Using libc5 on Redhat 5.0 and profiling
Jeffrey A Law
law@cygnus.com
Wed Jun 23 02:20:00 GMT 1999
> I made egcs do this by configuring it as a cross compiler (see below)
> However, now when I try to use the -pg option, the link fails (the
> compile works fine):
Either the system should have shipped libgmon, or the glibc1 support in egcs
is broken.
> Is there a way to get libgmon?
Not a clue. HJ, what is the store with libgmon & this code from linux.h:
/* We no longer link with libc_p.a or libg.a by default. If you
want to profile or debug the GNU/Linux C library, please add
-profile or -ggdb to LDFLAGS at the link time, respectively. */
#if 1
#ifdef USE_GNULIBC_1
#define LIB_SPEC \
"%{!shared: %{p:-lgmon} %{pg:-lgmon} %{profile:-lgmon -lc_p} \
%{!profile:%{!ggdb:-lc} %{ggdb:-lg}}}"
#else
#define LIB_SPEC \
"%{shared: -lc} \
%{!shared: %{mieee-fp:-lieee} %{pthread:-lpthread} \
%{profile:-lc_p} %{!profile: -lc}}"
#endif
> It seems that a native compiler does
> not even need this library.
Correct. Or more correctly glibc2 based systems do not need libgmon.
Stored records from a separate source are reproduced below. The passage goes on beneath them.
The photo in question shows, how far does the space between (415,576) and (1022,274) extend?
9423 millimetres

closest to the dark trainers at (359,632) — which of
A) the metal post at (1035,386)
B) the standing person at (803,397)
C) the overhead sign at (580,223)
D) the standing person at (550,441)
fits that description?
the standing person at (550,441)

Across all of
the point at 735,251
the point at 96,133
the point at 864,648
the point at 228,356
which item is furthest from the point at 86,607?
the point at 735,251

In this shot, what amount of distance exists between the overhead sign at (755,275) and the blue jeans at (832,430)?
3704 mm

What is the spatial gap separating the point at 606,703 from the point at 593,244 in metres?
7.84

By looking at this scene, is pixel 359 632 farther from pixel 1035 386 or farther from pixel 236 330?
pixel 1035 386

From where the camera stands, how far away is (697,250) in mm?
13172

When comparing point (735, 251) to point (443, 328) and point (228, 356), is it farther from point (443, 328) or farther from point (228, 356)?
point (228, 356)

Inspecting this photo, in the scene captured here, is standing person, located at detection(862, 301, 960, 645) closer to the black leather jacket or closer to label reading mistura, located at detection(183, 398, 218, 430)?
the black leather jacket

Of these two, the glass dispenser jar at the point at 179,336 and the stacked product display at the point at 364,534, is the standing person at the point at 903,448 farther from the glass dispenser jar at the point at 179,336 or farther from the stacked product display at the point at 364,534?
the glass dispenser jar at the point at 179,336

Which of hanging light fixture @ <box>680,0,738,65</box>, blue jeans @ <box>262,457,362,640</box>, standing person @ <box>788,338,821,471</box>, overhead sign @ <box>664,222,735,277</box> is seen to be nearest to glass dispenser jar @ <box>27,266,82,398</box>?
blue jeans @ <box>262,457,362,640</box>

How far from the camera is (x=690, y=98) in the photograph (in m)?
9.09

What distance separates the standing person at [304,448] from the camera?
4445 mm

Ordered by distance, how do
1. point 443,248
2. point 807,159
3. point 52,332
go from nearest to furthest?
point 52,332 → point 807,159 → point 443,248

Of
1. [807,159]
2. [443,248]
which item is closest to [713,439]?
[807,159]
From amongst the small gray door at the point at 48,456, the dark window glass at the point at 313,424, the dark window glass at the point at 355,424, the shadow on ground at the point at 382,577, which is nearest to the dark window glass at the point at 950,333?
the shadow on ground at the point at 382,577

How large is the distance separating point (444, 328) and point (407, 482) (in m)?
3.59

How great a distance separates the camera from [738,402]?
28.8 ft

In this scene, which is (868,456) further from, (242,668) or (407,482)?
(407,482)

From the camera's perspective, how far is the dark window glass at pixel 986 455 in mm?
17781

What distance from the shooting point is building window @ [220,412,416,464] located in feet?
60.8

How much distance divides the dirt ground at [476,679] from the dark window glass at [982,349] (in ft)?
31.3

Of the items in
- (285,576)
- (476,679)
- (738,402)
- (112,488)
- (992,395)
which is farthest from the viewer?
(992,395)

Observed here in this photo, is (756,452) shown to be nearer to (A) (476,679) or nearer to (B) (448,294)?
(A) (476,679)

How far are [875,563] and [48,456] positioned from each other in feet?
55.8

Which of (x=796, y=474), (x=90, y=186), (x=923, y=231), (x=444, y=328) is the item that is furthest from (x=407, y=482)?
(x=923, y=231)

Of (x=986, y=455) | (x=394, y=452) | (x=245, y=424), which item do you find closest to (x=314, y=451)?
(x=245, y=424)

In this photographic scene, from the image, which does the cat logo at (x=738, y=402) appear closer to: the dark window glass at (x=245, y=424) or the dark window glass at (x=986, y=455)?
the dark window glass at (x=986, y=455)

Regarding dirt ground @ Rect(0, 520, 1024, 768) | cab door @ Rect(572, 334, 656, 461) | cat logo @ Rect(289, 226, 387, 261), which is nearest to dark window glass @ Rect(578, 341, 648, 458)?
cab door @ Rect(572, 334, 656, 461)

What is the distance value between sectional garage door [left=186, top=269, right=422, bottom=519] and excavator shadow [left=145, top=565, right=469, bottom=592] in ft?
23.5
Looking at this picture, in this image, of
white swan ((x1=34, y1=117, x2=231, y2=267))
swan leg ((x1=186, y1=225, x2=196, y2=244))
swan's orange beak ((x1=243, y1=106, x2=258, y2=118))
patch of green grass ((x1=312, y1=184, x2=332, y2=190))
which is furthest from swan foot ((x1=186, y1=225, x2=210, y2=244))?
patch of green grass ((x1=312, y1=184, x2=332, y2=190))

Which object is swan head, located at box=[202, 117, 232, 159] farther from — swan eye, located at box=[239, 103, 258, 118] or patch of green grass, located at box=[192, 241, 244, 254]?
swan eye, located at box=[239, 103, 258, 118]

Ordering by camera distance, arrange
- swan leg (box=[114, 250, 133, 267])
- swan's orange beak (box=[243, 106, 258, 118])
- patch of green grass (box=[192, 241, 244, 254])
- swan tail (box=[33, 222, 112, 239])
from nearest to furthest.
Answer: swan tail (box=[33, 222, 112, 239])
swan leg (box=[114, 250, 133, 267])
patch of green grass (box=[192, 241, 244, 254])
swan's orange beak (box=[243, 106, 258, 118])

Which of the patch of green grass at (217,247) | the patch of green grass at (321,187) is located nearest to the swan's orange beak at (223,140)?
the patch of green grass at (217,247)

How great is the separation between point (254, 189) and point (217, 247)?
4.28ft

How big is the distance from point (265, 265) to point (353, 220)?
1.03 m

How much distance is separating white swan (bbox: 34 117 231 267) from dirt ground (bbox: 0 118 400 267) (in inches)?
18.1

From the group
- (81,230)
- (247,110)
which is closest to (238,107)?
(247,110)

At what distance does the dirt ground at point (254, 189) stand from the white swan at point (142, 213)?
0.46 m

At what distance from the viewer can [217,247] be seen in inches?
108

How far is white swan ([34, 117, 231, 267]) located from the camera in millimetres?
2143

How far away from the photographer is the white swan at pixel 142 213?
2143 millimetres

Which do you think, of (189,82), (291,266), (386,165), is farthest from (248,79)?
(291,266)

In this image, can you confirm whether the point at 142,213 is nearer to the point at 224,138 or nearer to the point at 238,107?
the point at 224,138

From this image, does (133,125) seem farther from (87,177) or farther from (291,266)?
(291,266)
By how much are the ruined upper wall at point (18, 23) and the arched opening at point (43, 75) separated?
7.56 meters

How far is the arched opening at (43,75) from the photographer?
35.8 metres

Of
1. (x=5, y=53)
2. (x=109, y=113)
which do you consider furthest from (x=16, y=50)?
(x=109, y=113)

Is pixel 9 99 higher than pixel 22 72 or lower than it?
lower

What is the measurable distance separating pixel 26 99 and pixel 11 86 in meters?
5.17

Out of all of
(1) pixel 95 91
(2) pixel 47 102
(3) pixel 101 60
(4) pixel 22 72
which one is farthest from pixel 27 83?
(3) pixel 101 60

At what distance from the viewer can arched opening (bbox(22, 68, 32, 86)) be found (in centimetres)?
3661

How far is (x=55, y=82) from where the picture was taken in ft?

> Is there a way to make egcs understand that
> my cross compiler really is a native compiler? Or perhaps my approach
> to making a libc5 compiler is wrong?
Not really since the the need for gmon seems to be triggered by using libc5 and
you need to build & link against libc5 headers & libraries.